Reagan opened the folder. “Well, just one page. Let’s see what is says…” Reagan put on his reading glasses. “Kill them all.” He looked to Rumsfeld and handed him the piece of paper. “Are you sure you don’t want to add anything to this?”
Rumsfeld thought for a moment. He then pulled out a pen and wrote on the paper before handing it back.
Reagan looked it over. “Kill them all… now!” He turned back to Rumsfeld. “Thank you for your input, Mr. Rumsfeld.”

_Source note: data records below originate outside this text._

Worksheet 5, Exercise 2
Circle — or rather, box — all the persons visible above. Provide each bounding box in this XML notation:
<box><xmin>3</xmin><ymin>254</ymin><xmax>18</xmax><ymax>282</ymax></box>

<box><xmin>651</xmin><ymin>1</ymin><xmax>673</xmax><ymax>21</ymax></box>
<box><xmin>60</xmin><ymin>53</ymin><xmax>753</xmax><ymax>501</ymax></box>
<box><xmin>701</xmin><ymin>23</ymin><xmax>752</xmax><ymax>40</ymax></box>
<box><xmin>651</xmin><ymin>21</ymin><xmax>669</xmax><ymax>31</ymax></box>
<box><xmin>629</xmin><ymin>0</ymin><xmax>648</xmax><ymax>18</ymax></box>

“There’s a Commie stuck in your wall, you know,” Rumsfeld remarked.
“I was redecorating,” Reagan answered.
“I don’t like it.”
“Neither do I. Could you toss it in the dumpster on your way out?”
“Sure,” Rumsfeld answered. He then pulled Gorbachev out of the wall and dragged him from the office.
“That man just scares me,” Bush remarked.
“That’s because you’re a wimp,” Reagan answered.
“There’s a lot to be worried about,” Bush said, “It’s going to be a battle for reelection and…”
“Have a little faith, George,” Reagan interrupted, “No one is going to vote for that idiot from Minnesota and his lady friend. We’ll then keep this economy growing, destroy communism, increase our defense, and make an America so strong that it can not be torn down again… even if some lecherous hillbilly somehow slithers is way into the office sometime in the future.”
“Sounds good to me,” Bush remarked, “and hopefully I can continue your legacy.”
Reagan grunted. “Whatever. I’m going to get a T.V. tray and eat dinner while watching the Cosby Show. Yell for me if someone needs me to hit the button.”
Thank you Mr. Reagan for all the opportunities I have today, and God bless.